GIVEN TEXT:
---

How to Read and Write CSV Files in Python

The CSV format is the most commonly used import and export format for databases and spreadsheets. This tutorial will give a introduction of the csv module in Python. We will learn about all the functions and classes that it makes available for you to read and write data to CSV files. We have also included some working examples to show you how to read and write data to an actual CSV file in Python.

What Is a CSV File?

The term CSV stands for Comma Separated Values. A CSV format file allows data to be saved in a tabular structure with a .csv extension. CSV files have been used extensively in e-commerce applications because they are considered very easy to process. Some of the areas where they have been used include:

  • importing and exporting customer data
  • importing and exporting products
  • exporting orders
  • exporting e-commerce analytic reports

Reader and Writer Functions

The csv module has several functions and classes available for working with CSV files. Lets begin by learning how to use the reader() and writer() functions.

---

AVAILABLE DATA:
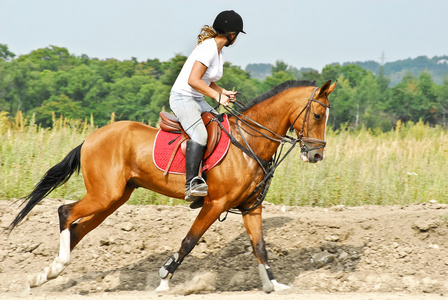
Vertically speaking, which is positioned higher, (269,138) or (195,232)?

---

DIRECTIONS FOR THIS TASK: Retype the CSV tutorial between "What Is a CSV" and "and writer() functions.", inclusive. Work only from the CSV tutorial. The data is not needed.

CORRECT RESULT:
What Is a CSV File?

The term CSV stands for Comma Separated Values. A CSV format file allows data to be saved in a tabular structure with a .csv extension. CSV files have been used extensively in e-commerce applications because they are considered very easy to process. Some of the areas where they have been used include:

  • importing and exporting customer data
  • importing and exporting products
  • exporting orders
  • exporting e-commerce analytic reports

Reader and Writer Functions

The csv module has several functions and classes available for working with CSV files. Lets begin by learning how to use the reader() and writer() functions.